■ What you need to do ■
Change every instance of "Hello Kitty" in the items below to "Pochacco", leaving all other text unchanged. Reproduce the captions without the pictures.

■ Given records ■

_ _ _

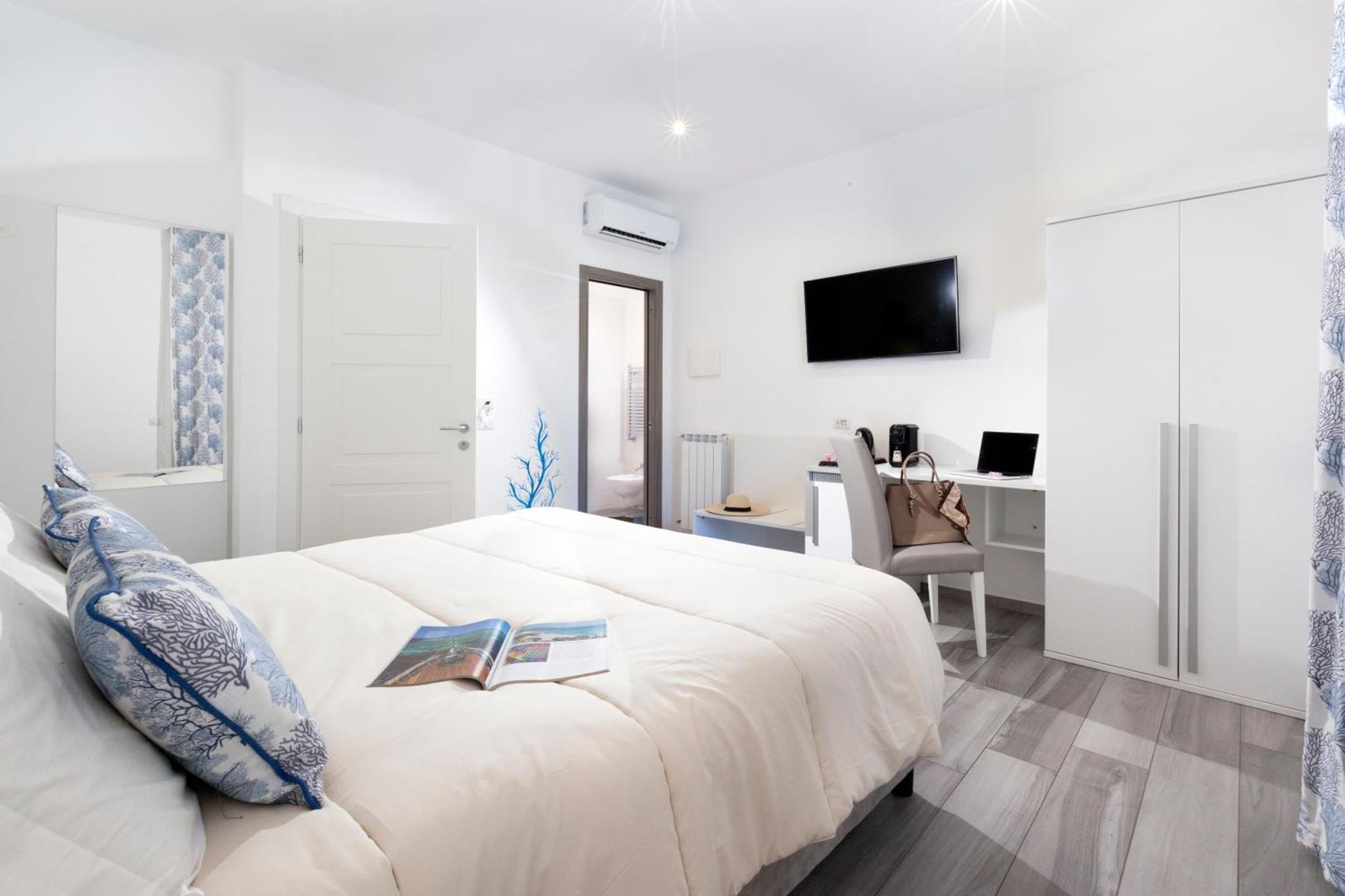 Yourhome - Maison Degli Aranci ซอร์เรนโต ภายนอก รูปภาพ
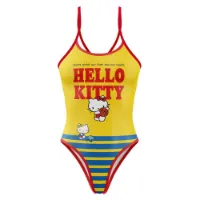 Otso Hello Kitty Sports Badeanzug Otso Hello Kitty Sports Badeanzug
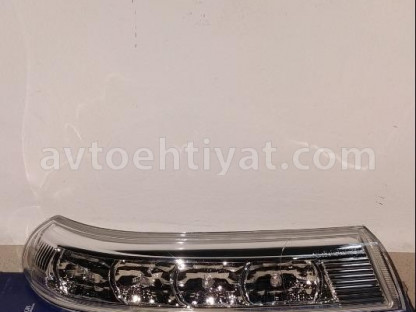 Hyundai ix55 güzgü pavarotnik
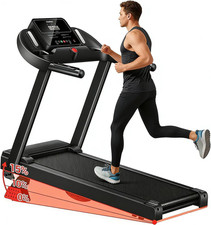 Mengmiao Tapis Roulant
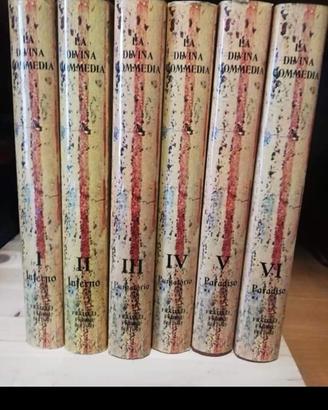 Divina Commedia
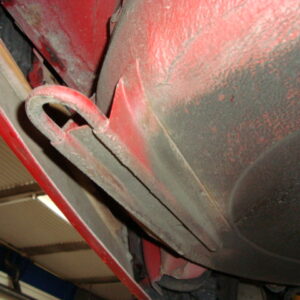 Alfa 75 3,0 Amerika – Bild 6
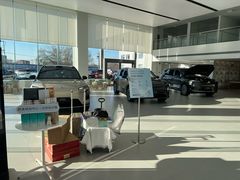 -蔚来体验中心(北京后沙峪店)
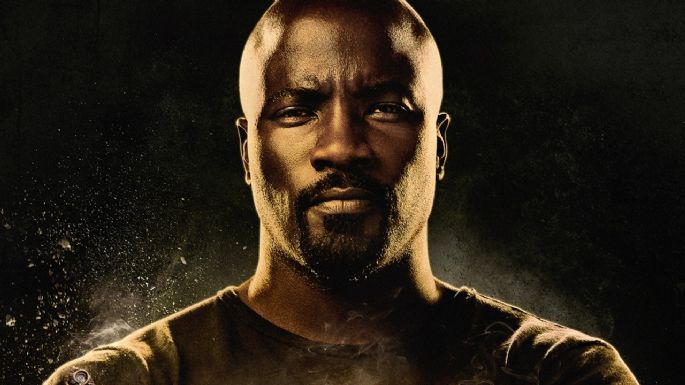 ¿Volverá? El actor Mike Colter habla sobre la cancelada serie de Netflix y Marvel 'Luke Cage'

_ _ _

■ Answer to this task ■
 Yourhome - Maison Degli Aranci ซอร์เรนโต ภายนอก รูปภาพ
 Otso Pochacco Sports Badeanzug Otso Pochacco Sports Badeanzug
 Hyundai ix55 güzgü pavarotnik
 Mengmiao Tapis Roulant
 Divina Commedia
 Alfa 75 3,0 Amerika – Bild 6
 -蔚来体验中心(北京后沙峪店)
 ¿Volverá? El actor Mike Colter habla sobre la cancelada serie de Netflix y Marvel 'Luke Cage'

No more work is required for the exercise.